NEXT STOP BERLIN
Author: BRUCE JENKINS Date Posted:29 May 2026

By late 1975 David Bowie was rapidly disintegrating. Having completed shooting Nicolas Roeg's film The Man Who Fell to Earth in Los Angeles he was suffering from severe drug addiction, primarily cocaine, later admitting he recalled almost nothing of the album's production. Bowie's own summary was characteristically mordant: "I know it was recorded in LA because I read it was." Paranoia had taken hold; stories circulated of Egyptian artefacts, black candles, and hallucinations. It is extraordinary that from this all time low came one of the most coherent and compelling albums of his career.
Station to Station was recorded between September and November 1975, co-produced by Bowie and Harry Maslin. The cover art featured a still from The Man Who Fell to Earth. Bowie recruited Maslin—who he had worked with on the Fame session—as co-producer because long-time producer/collaborator Tony Visconti was unavailable. The studio sessions employed a core rhythm section of guitarist Carlos Alomar, bassist George Murray and drummer Dennis Davis; Bowie would use this trio for the rest of the decade. Additional contributions came from guitarist Earl Slick and pianist Roy Brittan.

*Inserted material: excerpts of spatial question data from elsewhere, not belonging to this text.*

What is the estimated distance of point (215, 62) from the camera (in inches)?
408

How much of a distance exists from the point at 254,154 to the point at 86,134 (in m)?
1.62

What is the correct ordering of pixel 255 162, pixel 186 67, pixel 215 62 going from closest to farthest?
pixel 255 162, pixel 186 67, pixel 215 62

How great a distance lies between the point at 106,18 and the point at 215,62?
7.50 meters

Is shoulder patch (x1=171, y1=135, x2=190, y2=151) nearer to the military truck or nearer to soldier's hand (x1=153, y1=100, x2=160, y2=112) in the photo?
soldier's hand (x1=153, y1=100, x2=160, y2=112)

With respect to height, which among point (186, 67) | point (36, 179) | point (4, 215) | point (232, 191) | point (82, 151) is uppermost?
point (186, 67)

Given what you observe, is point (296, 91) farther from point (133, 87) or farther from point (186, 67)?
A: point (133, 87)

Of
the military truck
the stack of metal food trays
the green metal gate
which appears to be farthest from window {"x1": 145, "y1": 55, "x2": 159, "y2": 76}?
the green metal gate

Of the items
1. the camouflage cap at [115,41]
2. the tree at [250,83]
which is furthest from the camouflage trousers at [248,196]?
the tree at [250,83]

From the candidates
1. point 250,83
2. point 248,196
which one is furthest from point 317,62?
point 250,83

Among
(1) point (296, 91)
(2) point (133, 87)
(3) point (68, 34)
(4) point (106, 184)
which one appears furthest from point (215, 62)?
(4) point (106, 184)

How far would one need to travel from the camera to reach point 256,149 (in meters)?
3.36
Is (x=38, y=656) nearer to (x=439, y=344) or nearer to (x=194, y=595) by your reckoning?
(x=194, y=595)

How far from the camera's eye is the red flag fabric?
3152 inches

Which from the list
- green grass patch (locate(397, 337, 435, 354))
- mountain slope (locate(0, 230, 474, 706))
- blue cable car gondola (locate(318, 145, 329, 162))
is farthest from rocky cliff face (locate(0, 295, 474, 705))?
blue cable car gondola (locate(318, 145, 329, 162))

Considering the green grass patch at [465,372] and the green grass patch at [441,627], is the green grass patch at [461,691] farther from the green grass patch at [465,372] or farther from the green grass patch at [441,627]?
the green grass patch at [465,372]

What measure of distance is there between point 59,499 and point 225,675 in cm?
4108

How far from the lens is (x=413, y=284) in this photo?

Bowie later described this period as "singularly the darkest days of my life" yet the music is precise, sculpted, and driven. The recording process saw Alomar and Slick laying down competing guitar parts before Bittan added piano, with vocals recorded last. Producer Maslin often used different microphones to capture Bowie's diverse vocal styles and exceptional range, from the rebel yell of "TVC 15" to the delicate, lovelorn "Wild Is the Wind," and—as was often the case with Bowie—the first take was usually the one that stuck.
It’s not the side effects of the cocaine
I’m thinking that it must be love
Station to Station contains just six tracks across 38 minutes — a compressed, purposeful statement. The title track opens both the album and a new era. At over ten minutes, it is Bowie's longest studio recording — a slow-building locomotive of treated guitar noise that gives way to a hard funk groove, lyrically traversing Aleister Crowley to Gnosticism. It remains one of rock's finest epic tracks.
"Golden Years," the lead single, was the first track recorded and represents the album's closest connection to the straight-up soul of Young Americans. The lustrous production and confident strut belied the chaos surrounding its creator. "Word on a Wing" closes the album's first side. Bowie admitted the song was written out of his cocaine-addled spiritual despair during the filming of The Man Who Fell to Earth. It offers a plaintive cry to heaven after a spiritual crisis and is grand, searching, and unexpectedly moving.
Side two opens with "TVC 15," pulsing with piano-driven energy and carrying a surreal narrative. It is as close to carefree as the record gets. Bittan's rolling piano and Alomar's choppy guitar create a slightly unhinged momentum. "Stay" is the album at its most visceral, exploring relational confusion and the resulting fallout. Slick's guitar work is relentless and the groove is hard, contrasting with the pleading lyrics.
"Wild Is the Wind" closes the album in an utterly different register. A languid cover inspired by Nina Simone's equally remarkable version, it eases Bowie's voice towards its most nakedly expressive, the Thin White Duke momentarily stripped of armour.
Station to Station is regarded as one of Bowie's most significant works. Biographer David Buckley described the Thin White Duke as an "amoral zombie" —a chilling projection of Bowie's actual psychological state rendered into art. Musically, the album was transitional, developing the funk and soul of Young Americans while showcasing a new direction influenced by electronic music and krautrock, particularly Neu! and Can. That dual nature—the body still dancing to American rhythms, the mind already reaching towards Europe—is what gives Station to Station such unusual tension and power.
At the end of the tour supporting the album, Bowie moved to Europe to distance himself from L.A.'s drug culture. The styles explored on Station to Station culminated in his most acclaimed work: the Berlin Trilogy. Station to Station is not quite a Berlin album—it still has the warmth of a recognisable Bowie pop sensibility—but it is unmistakably the bridge. Where Young Americans was an American fantasy and Low would be a European reinvention, Station to Station is the moment of crossing: brilliant, unnerving, and haunted by what came just before and what was just down the tracks.
***
References
- David Buckley [2001] Strange Fascination: David Bowie—The Definitive Story. Virgin, London.
- Nicholas Pegg [2011] The Complete David Bowie. Titan Books, London.
- Hugo Wilcken [2005] Low. Continuum/33 ⅓, New York.
- Robert Dimery (Ed.) [2005] 1001 Albums You Must Hear Before You Die. ABC Books, Sydney.